Saturday lunches are complicated. They need to be quick, preferably interesting and original enough to keep young boys happy. I think someone should write a book of recipes especially for Saturday lunchtimes. I'd do it myself, but I have enough trouble trying to come up with dishes without it taking up all my free time too!
The agreeable alternative is eating out. It's by far the option I prefer, but it's a bit of a luxury for those of us who do menial paper-pushing jobs... However, today, the opportunity presented itself with a forced trip to Sommières.
We had a round of birthday parties to depose children at, starting with a friend of my youngest in Sommières which started at 12 noon. Having hurriedly dashed around Norma and Intermarche to do the week's shop plus buy water-pistols as birthday presents, we had time to get on the road to Sommières in time for lunch. After bidding ta-ta to my youngest, we went and parked the car in the ever-expanding carpark on one side of the river, crossed to the other side, and headed towards the market.

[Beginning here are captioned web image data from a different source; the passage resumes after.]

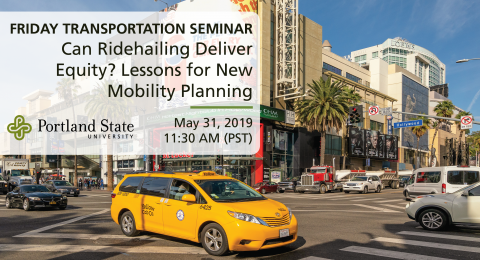 Friday Transportation Seminar at Portland State University featuring Anne Brown of University of Oregon
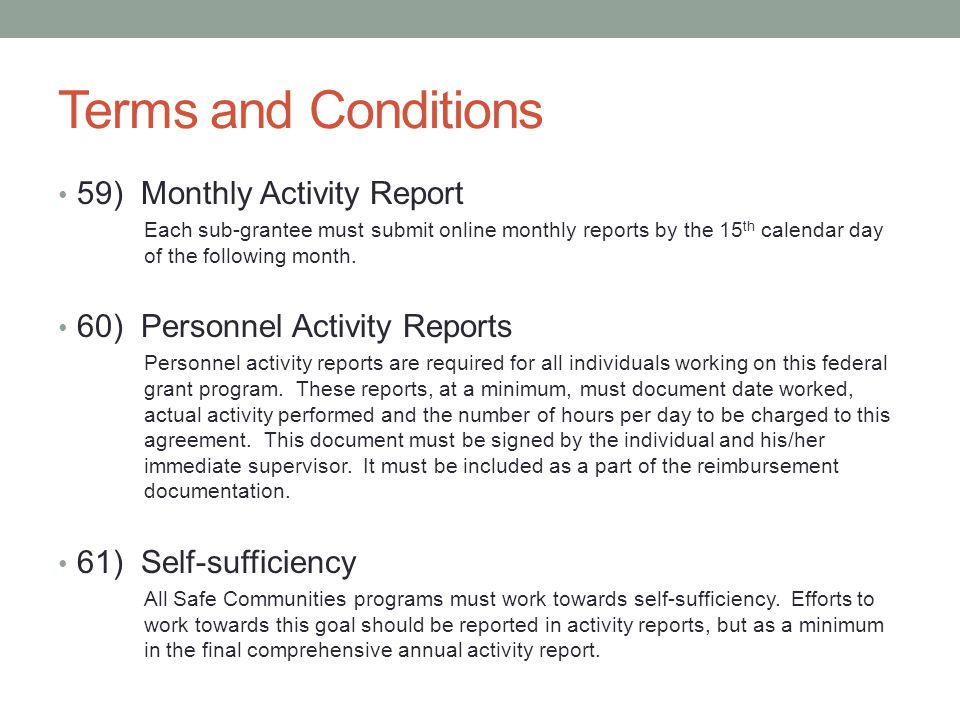 Terms and Conditions 59) Monthly Activity Report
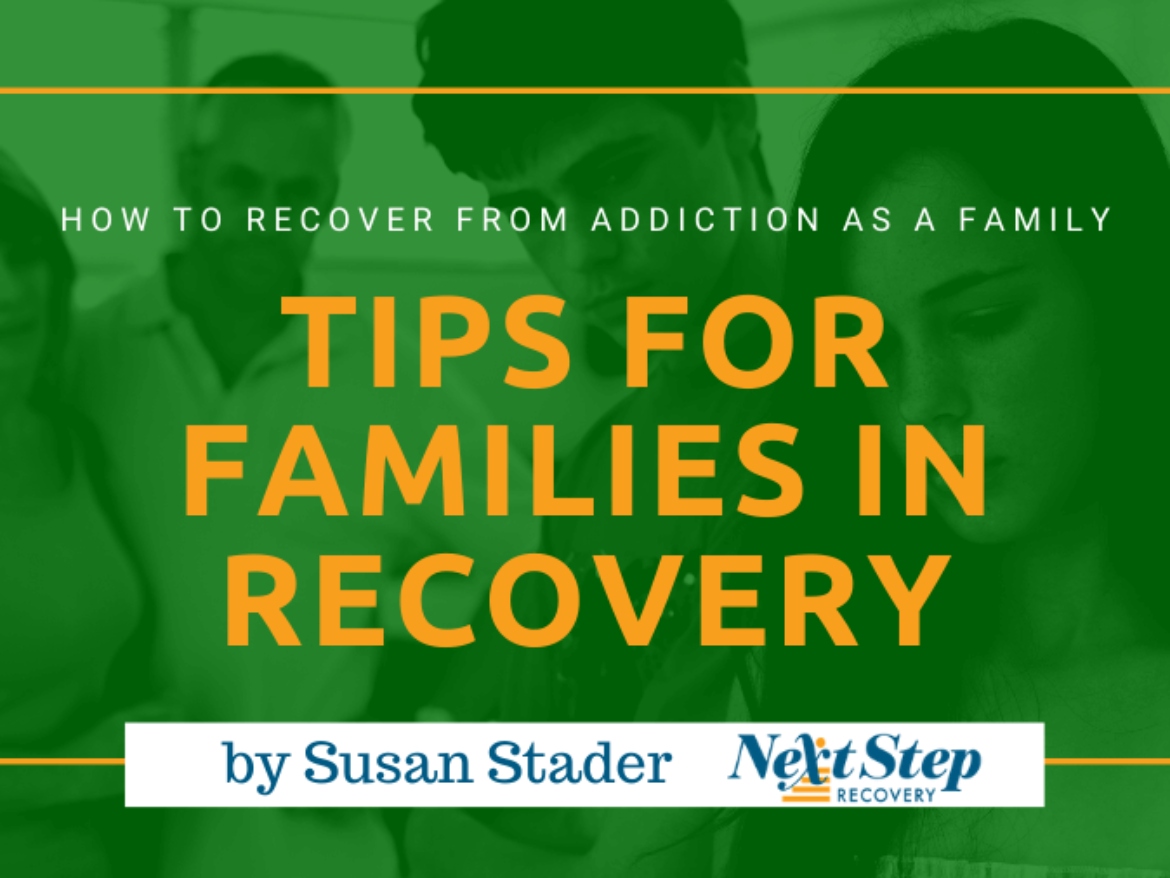 10 Tips on Addiction Recovery for Families - Finding the Pathways to Sobriety as a Unit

Sommières is a lovely town especially as the market is almost hidden from view. You either have to descend precarious steps, or wind your way around narrow paved streets to get there, which means that you could visit the rest of the town and be completely unware that the market was there at all!
It takes place in a square shaded by huge plane trees and stalls are packed into the confined space selling fruit, vegetables, clothes, knives, cheese, freshly roast chickens, sausisson, herbs, oysters, and galettes. Around the market, covered arches house bars, restaurants and other shops. It is a wonderful place to stroll around as it is free of traffic and full of such good things.
At one of the bars we found our friend Peter from the Languedoc Page. He lives nearby and very much enjoys the Saturday market. He was sat at a table with a few remaining chairs so we grabbed them quickly and sat solidly down. Then I went off in search of lunch. I took my eldest and set him to queue at the galettes stall. Fillings there include cheese or spinach or herbs or meat. He was after a meat one. They also had tubs containing various salad-type goodies all lovely and fresh. I then went to find the Bouzigues oyster stand. They had three sizes, the biggest costing 3.50€ for a dozen. I asked for 2 dozen, opened and was told to get a tray from the bar. I had to persuade an elderly couple to rationalise their two trays into one... and dashed back.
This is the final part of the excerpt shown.